> OBJECTIVE: Pull out every line of the material below that contains the string "leather", matching its case exactly.
===============
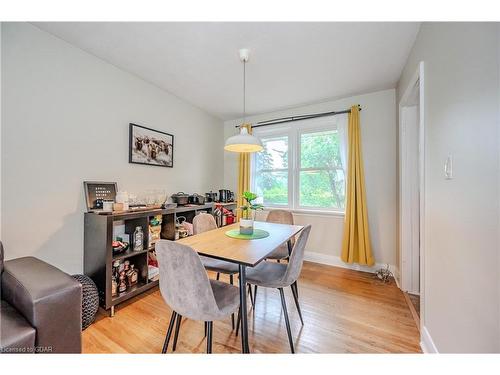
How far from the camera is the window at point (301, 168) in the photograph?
302cm

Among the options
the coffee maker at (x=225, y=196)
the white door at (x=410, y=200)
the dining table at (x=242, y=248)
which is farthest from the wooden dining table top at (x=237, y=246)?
the coffee maker at (x=225, y=196)

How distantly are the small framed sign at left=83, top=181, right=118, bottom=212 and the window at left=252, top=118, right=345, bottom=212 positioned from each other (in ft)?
7.02

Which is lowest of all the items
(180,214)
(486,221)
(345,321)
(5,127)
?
(345,321)

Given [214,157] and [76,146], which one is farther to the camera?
[214,157]

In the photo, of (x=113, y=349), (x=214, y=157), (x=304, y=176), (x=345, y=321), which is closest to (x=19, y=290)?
(x=113, y=349)

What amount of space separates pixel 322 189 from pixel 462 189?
207cm

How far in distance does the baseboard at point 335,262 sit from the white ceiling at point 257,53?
234 cm

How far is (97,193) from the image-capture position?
1953mm

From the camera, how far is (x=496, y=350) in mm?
803

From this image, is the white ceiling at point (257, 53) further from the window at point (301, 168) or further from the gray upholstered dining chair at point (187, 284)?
the gray upholstered dining chair at point (187, 284)

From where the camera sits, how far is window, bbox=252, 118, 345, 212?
302 cm

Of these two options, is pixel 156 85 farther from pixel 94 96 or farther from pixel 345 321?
pixel 345 321

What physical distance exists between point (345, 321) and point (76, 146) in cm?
287

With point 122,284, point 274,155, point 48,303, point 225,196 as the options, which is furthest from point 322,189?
point 48,303
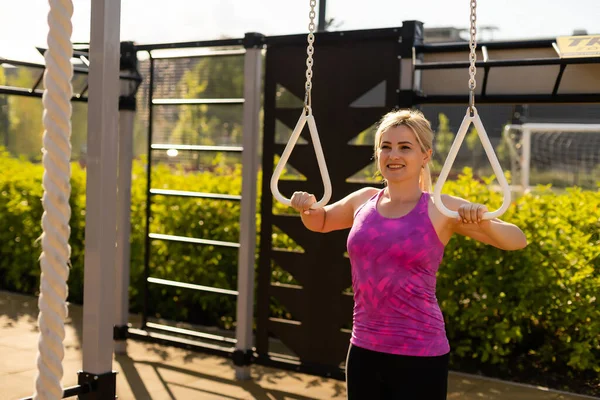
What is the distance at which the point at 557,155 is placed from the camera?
18.7 meters

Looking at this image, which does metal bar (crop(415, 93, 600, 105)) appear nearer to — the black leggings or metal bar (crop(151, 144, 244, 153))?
metal bar (crop(151, 144, 244, 153))

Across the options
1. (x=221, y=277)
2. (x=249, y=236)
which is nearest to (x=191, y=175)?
(x=221, y=277)

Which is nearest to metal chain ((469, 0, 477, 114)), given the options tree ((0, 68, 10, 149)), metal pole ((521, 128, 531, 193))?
metal pole ((521, 128, 531, 193))

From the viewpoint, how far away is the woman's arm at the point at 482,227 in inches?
86.3

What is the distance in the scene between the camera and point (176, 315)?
6500mm

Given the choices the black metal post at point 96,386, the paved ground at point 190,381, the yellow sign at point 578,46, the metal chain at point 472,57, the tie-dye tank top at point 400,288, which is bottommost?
the paved ground at point 190,381

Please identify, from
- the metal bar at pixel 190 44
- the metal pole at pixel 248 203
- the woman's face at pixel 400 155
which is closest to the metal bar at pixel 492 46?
the metal pole at pixel 248 203

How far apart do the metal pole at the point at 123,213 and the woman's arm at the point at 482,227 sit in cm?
340

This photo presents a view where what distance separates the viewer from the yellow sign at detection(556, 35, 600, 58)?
3770mm

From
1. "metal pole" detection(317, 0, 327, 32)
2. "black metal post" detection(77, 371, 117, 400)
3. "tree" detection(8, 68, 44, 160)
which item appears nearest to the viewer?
"black metal post" detection(77, 371, 117, 400)

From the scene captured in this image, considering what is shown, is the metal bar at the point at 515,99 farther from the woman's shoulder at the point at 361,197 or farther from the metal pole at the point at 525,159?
the metal pole at the point at 525,159

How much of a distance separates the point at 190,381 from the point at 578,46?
9.69ft

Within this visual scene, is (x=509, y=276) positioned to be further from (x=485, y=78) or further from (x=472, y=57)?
(x=472, y=57)

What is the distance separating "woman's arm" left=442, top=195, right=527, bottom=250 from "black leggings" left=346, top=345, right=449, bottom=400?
1.27ft
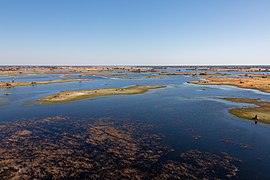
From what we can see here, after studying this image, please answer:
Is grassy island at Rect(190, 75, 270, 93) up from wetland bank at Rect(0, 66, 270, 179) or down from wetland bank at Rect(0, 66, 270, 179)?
up

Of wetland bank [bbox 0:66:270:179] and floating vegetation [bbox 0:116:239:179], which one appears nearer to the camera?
floating vegetation [bbox 0:116:239:179]

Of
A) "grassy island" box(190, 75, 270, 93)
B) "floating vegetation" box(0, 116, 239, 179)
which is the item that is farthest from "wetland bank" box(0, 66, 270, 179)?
"grassy island" box(190, 75, 270, 93)

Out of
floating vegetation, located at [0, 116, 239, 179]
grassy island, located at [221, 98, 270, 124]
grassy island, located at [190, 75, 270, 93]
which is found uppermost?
grassy island, located at [190, 75, 270, 93]

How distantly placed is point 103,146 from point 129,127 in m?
7.03

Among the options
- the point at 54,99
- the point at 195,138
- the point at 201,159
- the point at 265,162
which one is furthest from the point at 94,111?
the point at 265,162

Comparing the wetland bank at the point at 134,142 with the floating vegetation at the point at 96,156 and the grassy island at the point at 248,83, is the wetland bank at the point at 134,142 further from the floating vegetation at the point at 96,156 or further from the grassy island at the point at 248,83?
the grassy island at the point at 248,83

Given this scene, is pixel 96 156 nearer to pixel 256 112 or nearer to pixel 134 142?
pixel 134 142

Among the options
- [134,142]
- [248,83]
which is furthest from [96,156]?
[248,83]

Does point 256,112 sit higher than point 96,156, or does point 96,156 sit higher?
point 256,112

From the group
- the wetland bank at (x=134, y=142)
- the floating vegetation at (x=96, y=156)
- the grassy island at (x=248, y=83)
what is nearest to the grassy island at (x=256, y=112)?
the wetland bank at (x=134, y=142)

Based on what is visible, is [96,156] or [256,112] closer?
[96,156]

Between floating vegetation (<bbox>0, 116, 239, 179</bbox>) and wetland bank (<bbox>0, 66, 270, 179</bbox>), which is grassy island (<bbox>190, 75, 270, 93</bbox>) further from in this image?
floating vegetation (<bbox>0, 116, 239, 179</bbox>)

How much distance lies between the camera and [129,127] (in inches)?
1195

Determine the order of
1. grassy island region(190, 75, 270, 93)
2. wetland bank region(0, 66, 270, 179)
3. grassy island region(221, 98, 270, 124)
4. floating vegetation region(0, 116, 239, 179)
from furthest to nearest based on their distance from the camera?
grassy island region(190, 75, 270, 93), grassy island region(221, 98, 270, 124), wetland bank region(0, 66, 270, 179), floating vegetation region(0, 116, 239, 179)
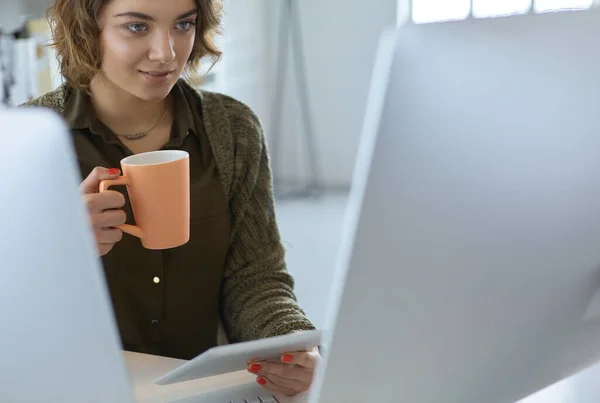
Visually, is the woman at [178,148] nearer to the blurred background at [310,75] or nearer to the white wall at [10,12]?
the white wall at [10,12]

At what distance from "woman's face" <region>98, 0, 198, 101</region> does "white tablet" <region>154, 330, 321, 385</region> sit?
536mm

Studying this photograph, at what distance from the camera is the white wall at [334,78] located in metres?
4.06

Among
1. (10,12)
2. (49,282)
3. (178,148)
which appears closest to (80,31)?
(178,148)

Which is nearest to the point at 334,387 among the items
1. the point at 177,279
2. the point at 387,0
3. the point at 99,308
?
the point at 99,308

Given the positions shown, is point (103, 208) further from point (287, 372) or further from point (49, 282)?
point (49, 282)

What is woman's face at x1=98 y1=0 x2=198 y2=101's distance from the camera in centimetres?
109

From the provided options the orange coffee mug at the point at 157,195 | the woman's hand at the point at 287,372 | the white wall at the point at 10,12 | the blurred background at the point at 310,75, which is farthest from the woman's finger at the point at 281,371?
the blurred background at the point at 310,75

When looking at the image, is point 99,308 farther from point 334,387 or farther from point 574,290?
point 574,290

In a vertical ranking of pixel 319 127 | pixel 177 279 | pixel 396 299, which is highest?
pixel 396 299

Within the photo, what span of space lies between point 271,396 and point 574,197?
445mm

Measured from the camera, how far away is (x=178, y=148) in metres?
1.24

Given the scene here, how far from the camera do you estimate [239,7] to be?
4070mm

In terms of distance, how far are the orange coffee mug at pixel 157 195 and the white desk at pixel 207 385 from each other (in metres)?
0.17

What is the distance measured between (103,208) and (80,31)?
444 millimetres
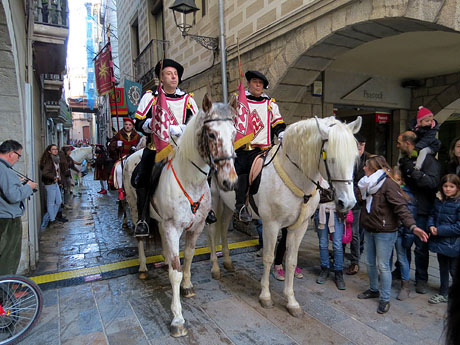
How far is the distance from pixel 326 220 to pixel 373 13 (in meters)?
2.89

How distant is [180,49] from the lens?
960cm

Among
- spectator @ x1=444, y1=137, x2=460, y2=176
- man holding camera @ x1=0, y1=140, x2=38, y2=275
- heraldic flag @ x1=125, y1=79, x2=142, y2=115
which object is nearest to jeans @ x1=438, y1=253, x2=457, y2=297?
spectator @ x1=444, y1=137, x2=460, y2=176

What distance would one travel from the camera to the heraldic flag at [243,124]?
3838 millimetres

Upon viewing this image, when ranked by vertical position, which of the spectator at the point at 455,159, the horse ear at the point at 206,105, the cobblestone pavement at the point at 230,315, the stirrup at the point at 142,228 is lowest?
the cobblestone pavement at the point at 230,315

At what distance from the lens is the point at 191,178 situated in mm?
3059

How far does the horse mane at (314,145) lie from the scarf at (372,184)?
88 cm

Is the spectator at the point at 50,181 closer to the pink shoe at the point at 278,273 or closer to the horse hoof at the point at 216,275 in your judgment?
the horse hoof at the point at 216,275

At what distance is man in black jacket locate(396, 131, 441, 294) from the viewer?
365 centimetres

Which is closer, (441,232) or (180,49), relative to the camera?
(441,232)

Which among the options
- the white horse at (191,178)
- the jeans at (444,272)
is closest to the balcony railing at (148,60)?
the white horse at (191,178)

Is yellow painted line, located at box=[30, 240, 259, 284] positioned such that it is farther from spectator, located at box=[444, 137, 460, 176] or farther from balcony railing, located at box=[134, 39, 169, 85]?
balcony railing, located at box=[134, 39, 169, 85]

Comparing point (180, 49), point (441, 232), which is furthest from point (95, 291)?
point (180, 49)

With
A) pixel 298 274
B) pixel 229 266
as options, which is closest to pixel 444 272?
pixel 298 274

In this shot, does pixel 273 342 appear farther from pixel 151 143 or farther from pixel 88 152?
pixel 88 152
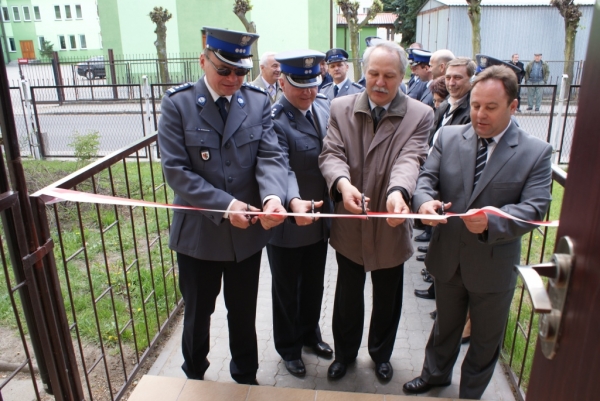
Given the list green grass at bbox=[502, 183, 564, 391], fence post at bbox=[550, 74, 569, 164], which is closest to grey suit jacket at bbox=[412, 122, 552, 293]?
green grass at bbox=[502, 183, 564, 391]

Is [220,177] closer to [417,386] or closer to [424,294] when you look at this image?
[417,386]

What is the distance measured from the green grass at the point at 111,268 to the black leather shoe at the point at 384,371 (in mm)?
1468

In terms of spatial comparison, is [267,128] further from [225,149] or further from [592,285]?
[592,285]

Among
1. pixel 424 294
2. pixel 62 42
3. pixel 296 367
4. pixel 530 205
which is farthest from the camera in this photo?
pixel 62 42

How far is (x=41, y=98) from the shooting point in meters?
16.5

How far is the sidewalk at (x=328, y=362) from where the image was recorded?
2924 millimetres

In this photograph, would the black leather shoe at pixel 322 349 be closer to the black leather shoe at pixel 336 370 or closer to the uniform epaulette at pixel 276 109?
the black leather shoe at pixel 336 370

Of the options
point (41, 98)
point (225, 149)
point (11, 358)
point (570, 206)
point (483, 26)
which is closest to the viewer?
point (570, 206)

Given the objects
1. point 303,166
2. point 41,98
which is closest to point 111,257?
point 303,166

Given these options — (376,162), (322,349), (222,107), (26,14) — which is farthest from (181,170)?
(26,14)

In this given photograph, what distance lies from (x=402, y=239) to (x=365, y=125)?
0.66 m

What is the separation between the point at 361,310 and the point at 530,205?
47.0 inches

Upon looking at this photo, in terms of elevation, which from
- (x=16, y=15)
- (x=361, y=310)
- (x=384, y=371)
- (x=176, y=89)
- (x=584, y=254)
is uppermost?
(x=16, y=15)

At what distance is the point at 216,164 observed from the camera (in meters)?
2.40
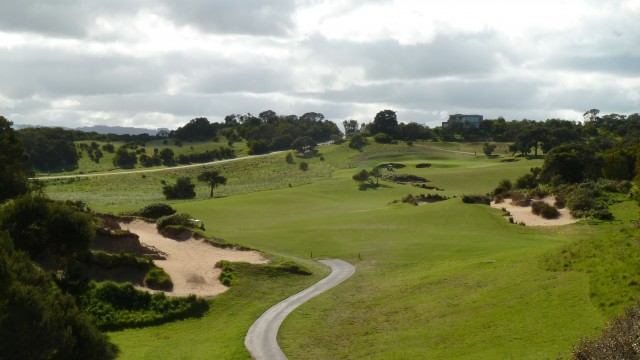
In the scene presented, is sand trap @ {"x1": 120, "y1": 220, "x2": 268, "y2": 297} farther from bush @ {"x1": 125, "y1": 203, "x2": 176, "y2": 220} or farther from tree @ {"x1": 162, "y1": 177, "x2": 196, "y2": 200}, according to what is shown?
tree @ {"x1": 162, "y1": 177, "x2": 196, "y2": 200}

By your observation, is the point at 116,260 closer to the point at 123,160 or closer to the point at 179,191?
the point at 179,191

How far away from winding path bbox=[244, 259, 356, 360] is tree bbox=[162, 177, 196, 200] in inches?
2378

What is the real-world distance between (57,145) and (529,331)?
151949 mm

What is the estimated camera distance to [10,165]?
188 feet

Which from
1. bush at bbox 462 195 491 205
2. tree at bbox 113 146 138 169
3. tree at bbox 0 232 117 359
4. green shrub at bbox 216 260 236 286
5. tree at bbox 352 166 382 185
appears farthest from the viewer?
tree at bbox 113 146 138 169

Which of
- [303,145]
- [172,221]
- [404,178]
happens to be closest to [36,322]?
[172,221]

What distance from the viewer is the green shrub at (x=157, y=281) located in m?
37.6

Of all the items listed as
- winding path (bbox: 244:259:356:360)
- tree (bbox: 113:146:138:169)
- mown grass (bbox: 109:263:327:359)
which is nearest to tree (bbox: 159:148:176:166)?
tree (bbox: 113:146:138:169)

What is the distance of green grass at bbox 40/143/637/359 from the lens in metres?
24.5

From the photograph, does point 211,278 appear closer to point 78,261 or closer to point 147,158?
point 78,261

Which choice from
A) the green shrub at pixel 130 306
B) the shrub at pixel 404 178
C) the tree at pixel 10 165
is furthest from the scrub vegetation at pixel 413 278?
the shrub at pixel 404 178

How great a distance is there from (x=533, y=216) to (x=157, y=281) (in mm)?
46384

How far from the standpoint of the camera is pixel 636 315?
19156 millimetres

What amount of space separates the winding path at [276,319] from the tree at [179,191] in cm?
6041
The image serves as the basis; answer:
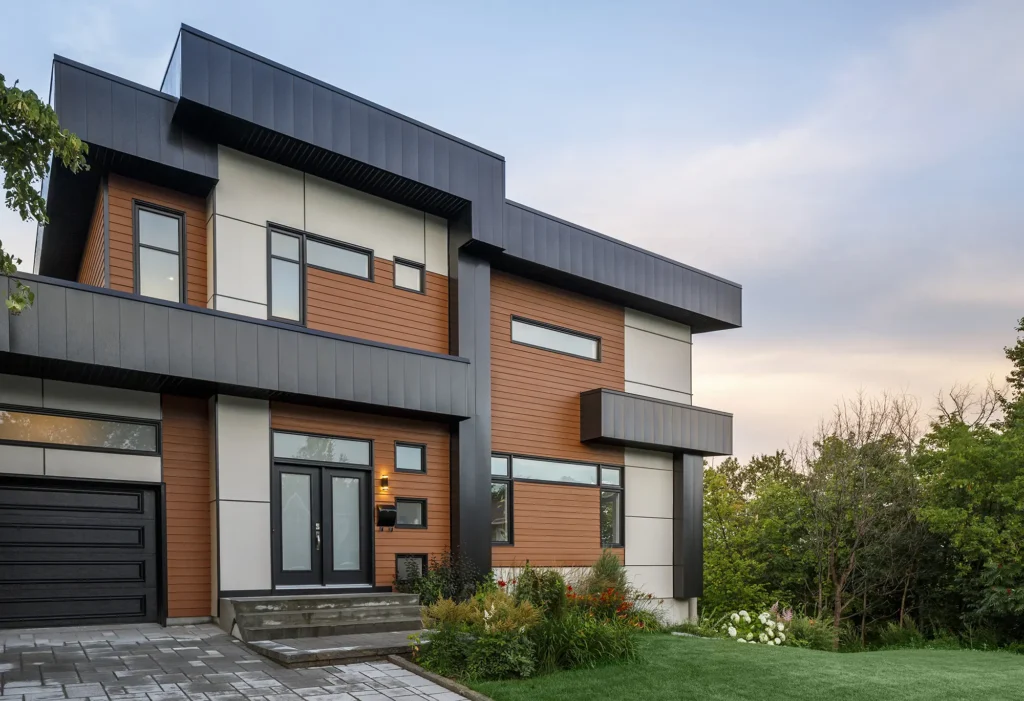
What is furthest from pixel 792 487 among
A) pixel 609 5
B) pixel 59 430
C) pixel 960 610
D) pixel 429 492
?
pixel 59 430

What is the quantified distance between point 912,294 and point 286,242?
44.5 feet

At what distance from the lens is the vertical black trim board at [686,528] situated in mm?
16672

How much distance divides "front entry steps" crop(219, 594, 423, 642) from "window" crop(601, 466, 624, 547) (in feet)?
17.8

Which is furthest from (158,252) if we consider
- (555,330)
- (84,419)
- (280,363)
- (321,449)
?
(555,330)

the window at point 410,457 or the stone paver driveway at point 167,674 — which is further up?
the window at point 410,457

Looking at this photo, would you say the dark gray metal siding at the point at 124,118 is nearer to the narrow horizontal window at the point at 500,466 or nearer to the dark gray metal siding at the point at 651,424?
the narrow horizontal window at the point at 500,466

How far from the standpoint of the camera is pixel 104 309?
9.45 m

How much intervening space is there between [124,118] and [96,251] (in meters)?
2.40

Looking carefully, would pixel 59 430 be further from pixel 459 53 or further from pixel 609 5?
pixel 609 5

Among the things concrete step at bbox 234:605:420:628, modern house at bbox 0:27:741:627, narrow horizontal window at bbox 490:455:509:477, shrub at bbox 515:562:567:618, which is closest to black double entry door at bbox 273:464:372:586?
modern house at bbox 0:27:741:627

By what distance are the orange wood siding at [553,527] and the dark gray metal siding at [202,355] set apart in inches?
107

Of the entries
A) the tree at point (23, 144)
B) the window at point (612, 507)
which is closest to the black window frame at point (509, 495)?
the window at point (612, 507)

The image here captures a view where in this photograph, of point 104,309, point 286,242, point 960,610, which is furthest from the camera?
point 960,610

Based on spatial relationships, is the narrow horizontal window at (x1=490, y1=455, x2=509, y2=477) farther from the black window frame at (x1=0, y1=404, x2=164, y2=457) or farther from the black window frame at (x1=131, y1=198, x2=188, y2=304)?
the black window frame at (x1=131, y1=198, x2=188, y2=304)
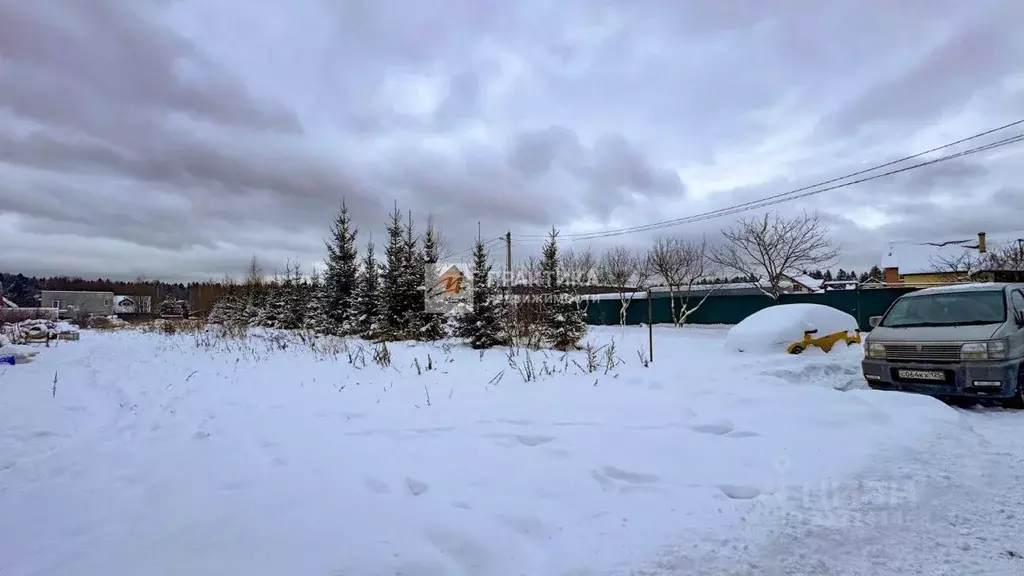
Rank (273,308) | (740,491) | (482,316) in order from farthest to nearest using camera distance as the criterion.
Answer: (273,308) → (482,316) → (740,491)

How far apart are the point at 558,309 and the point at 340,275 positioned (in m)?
12.9

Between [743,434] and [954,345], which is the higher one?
[954,345]

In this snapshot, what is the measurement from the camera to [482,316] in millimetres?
15438

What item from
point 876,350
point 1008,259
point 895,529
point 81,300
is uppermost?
point 1008,259

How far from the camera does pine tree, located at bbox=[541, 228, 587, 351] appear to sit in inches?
594

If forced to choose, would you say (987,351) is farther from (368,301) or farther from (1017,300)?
(368,301)

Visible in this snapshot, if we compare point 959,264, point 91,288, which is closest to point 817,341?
point 959,264

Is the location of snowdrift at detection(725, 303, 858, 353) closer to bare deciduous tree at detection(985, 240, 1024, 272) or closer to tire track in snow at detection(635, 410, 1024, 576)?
tire track in snow at detection(635, 410, 1024, 576)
===============
> ANSWER FOR THE TASK:
What is the distance measured from the green grass at the point at 111,268 to the black leather shoe at the point at 384,371 (in mm)?
In this photograph, would the black leather shoe at pixel 322 349 be closer to the black leather shoe at pixel 336 370 or closer to the uniform epaulette at pixel 276 109?
the black leather shoe at pixel 336 370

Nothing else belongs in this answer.